▶ [Records to process]
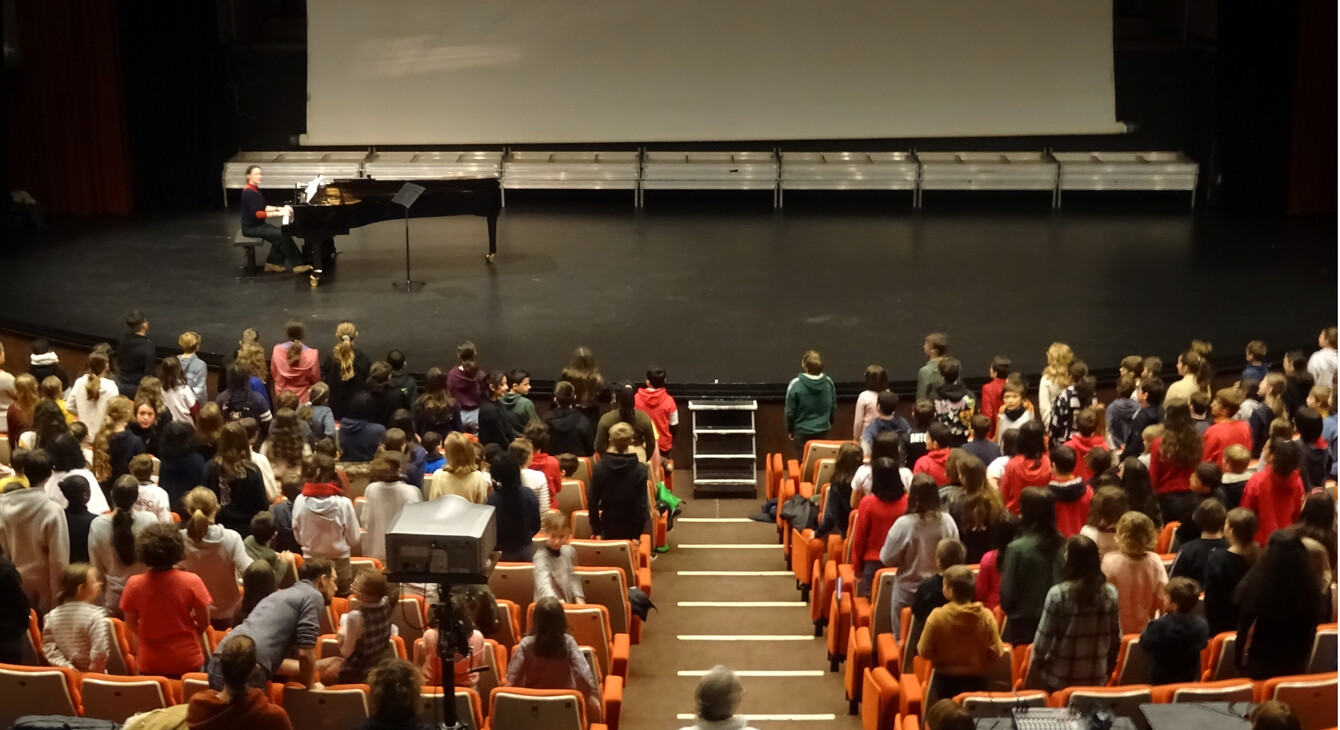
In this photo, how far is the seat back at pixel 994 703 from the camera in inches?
193

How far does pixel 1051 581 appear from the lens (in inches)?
221

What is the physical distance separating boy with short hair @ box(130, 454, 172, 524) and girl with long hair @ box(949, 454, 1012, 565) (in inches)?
134

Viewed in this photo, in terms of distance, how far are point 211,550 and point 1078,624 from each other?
338cm

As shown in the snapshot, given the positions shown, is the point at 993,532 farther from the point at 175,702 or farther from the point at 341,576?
the point at 175,702

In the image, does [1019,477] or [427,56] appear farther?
[427,56]

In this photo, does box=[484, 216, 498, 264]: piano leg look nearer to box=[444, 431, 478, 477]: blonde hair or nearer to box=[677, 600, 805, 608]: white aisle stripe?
box=[677, 600, 805, 608]: white aisle stripe

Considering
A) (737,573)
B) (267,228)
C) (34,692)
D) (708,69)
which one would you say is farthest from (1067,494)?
(708,69)

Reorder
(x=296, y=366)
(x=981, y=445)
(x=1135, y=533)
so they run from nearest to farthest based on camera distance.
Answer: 1. (x=1135, y=533)
2. (x=981, y=445)
3. (x=296, y=366)

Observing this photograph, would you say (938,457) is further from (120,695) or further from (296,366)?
(296,366)

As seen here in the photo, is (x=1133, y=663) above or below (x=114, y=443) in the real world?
below

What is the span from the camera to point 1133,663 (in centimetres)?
543

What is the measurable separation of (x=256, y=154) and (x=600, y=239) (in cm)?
490

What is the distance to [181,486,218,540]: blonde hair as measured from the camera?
5.81 m

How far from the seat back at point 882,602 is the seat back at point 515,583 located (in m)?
1.45
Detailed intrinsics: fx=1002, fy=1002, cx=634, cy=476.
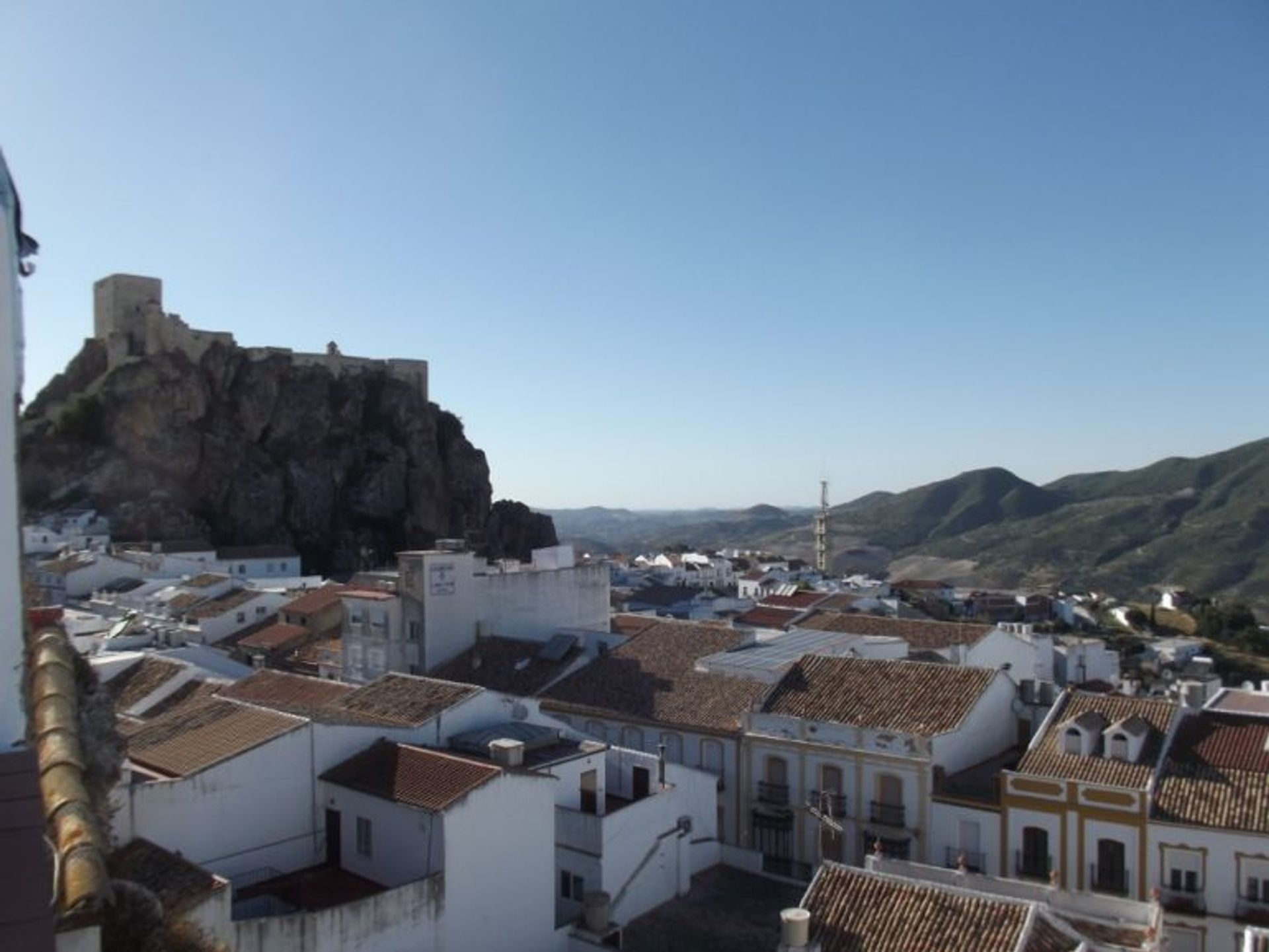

▶ [Exercise goal]
Convert the material, from the line with "What is the physical" through the end of the material, into a Markdown table with the columns Row and Line, numbering each row and skipping blank lines. Leave out the pictures.

▶ [Response]
| Row | Line |
|---|---|
| 1 | What is the physical distance separating boy with short hair @ box(130, 454, 172, 524) and girl with long hair @ box(949, 454, 1012, 565) (in inches)? |
| 2 | 134 |
| 3 | Viewed in this photo, in terms of distance, how far are point 211,550 and point 1078,624 from each other? |
| 4 | 338cm |
| 5 | As shown in the snapshot, given the positions shown, is the point at 993,532 farther from the point at 175,702 or farther from the point at 341,576? |
| 6 | the point at 175,702 |
| 7 | In the image, does [1019,477] or [427,56] appear farther? |
| 8 | [427,56] |
| 9 | In this photo, does box=[484, 216, 498, 264]: piano leg look nearer to box=[444, 431, 478, 477]: blonde hair or nearer to box=[677, 600, 805, 608]: white aisle stripe? |
| 10 | box=[677, 600, 805, 608]: white aisle stripe |
| 11 | Considering |
| 12 | A) (737,573) |
| 13 | B) (267,228) |
| 14 | C) (34,692) |
| 15 | D) (708,69) |
| 16 | which one would you say is farthest from (1067,494)? |
| 17 | (708,69) |
| 18 | Reorder |
| 19 | (x=296, y=366) |
| 20 | (x=981, y=445) |
| 21 | (x=1135, y=533) |
| 22 | so they run from nearest to farthest based on camera distance. |
| 23 | Answer: 1. (x=1135, y=533) |
| 24 | 2. (x=981, y=445) |
| 25 | 3. (x=296, y=366) |
| 26 | Observing this photograph, would you say (938,457) is further from (120,695) or further from (296,366)? |
| 27 | (296,366) |
| 28 | As seen here in the photo, is (x=1133, y=663) above or below (x=114, y=443) in the real world? |
| 29 | below |
| 30 | What is the span from the camera to point 1133,663 (in centimetres)? |
| 31 | 543 |
| 32 | What is the measurable separation of (x=256, y=154) and (x=600, y=239) (in cm)? |
| 33 | 490 |
| 34 | What is the distance to [181,486,218,540]: blonde hair as measured from the camera? |
| 35 | 5.81 m |
| 36 | How far from the seat back at point 882,602 is the seat back at point 515,583 located (in m)? |
| 37 | 1.45 |
| 38 | Detailed intrinsics: fx=1002, fy=1002, cx=634, cy=476. |